— START Given passage —
The Board of Directors and Shareholders of CREDO Petroleum Corporation

 

We have audited the accompanying consolidated balance sheet of CREDO Petroleum Corporation and subsidiaries as of October 31, 2009 and 2008, and the related consolidated statements of operations, shareholders’ equity, and cash flows for the years then ended.  These financial statements are the responsibility of the company’s management.  Our responsibility is to express an opinion on these financial statements based on our audit.

 

We conducted our audits in accordance with the standards of the Public company Accounting Oversight Board (United States). Those standards require that we plan and perform the audit to obtain reasonable assurance about whether the financial statements are free of material misstatement. An audit includes examining, on a test basis, evidence supporting the amounts and disclosures in the financial statements. An audit also includes assessing the accounting principles used and significant estimates made by management, as well as evaluating the overall financial statement presentation. We believe that our audits provide a reasonable basis for our opinion.

 

In our opinion, the financial statements referred to above present fairly, in all material respects, the consolidated financial position of CREDO Petroleum Corporation and subsidiaries at October 31, 2009 and 2008, and the consolidated results of their operations and their cash flows for the years then ended in conformity with U.S. generally accepted accounting principles.

 

We also have audited, in accordance with the standards of the Public Company Accounting Oversight Board (United States), CREDO Petroleum Corporation’s internal control over financial reporting as of October 31, 2009, based on criteria established in Internal Control-Integrated Framework issued by the Committee of Sponsoring Organizations of the Treadway Commission and our report dated January 7, 2010 expressed an unqualified opinion thereon.
— END Given passage —
— START Entries —
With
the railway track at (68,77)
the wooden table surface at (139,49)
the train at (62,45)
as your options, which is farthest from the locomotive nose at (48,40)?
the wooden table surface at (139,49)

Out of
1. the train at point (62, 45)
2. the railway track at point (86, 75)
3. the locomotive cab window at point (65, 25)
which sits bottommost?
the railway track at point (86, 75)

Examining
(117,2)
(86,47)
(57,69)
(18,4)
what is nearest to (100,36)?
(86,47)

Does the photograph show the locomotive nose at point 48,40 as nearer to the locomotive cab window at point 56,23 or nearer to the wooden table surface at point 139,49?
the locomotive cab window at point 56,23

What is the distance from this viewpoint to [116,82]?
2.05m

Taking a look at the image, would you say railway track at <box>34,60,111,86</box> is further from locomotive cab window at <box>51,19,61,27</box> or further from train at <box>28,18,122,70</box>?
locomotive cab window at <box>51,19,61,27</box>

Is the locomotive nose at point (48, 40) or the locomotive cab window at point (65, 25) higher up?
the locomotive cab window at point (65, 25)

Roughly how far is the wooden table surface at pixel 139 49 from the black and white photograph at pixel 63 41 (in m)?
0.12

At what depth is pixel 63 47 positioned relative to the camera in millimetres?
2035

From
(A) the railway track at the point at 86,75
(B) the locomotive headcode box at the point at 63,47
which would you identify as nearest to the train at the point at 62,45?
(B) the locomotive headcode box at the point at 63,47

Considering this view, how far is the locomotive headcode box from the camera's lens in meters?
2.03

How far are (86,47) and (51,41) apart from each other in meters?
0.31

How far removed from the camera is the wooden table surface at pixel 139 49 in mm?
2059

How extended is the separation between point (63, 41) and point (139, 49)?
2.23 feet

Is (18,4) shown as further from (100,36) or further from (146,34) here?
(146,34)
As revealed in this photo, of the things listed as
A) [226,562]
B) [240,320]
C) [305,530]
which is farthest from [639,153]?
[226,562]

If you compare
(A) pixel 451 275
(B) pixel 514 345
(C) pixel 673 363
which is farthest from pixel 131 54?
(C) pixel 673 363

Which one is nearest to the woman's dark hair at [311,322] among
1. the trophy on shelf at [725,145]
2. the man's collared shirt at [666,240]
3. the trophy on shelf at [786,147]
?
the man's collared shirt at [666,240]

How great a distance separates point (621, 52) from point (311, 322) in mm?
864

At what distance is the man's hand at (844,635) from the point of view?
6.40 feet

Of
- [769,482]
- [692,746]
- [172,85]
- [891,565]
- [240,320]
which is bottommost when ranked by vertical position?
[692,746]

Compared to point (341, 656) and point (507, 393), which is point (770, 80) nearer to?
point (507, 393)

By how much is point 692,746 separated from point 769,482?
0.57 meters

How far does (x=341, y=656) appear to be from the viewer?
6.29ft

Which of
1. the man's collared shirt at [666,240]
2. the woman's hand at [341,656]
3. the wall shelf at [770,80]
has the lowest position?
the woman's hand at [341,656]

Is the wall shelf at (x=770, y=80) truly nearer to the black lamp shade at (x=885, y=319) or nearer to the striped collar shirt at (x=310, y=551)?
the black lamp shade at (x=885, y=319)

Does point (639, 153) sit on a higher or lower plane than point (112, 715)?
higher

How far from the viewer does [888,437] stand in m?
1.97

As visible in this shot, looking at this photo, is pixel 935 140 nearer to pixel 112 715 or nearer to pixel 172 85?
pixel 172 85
— END Entries —
» Instruction
According to the audit report above, what date is given for the report that expressed an opinion on CREDO Petroleum Corporation's internal control over financial reporting? The entries have no connection to the audit report.

» Reply
January 7, 2010.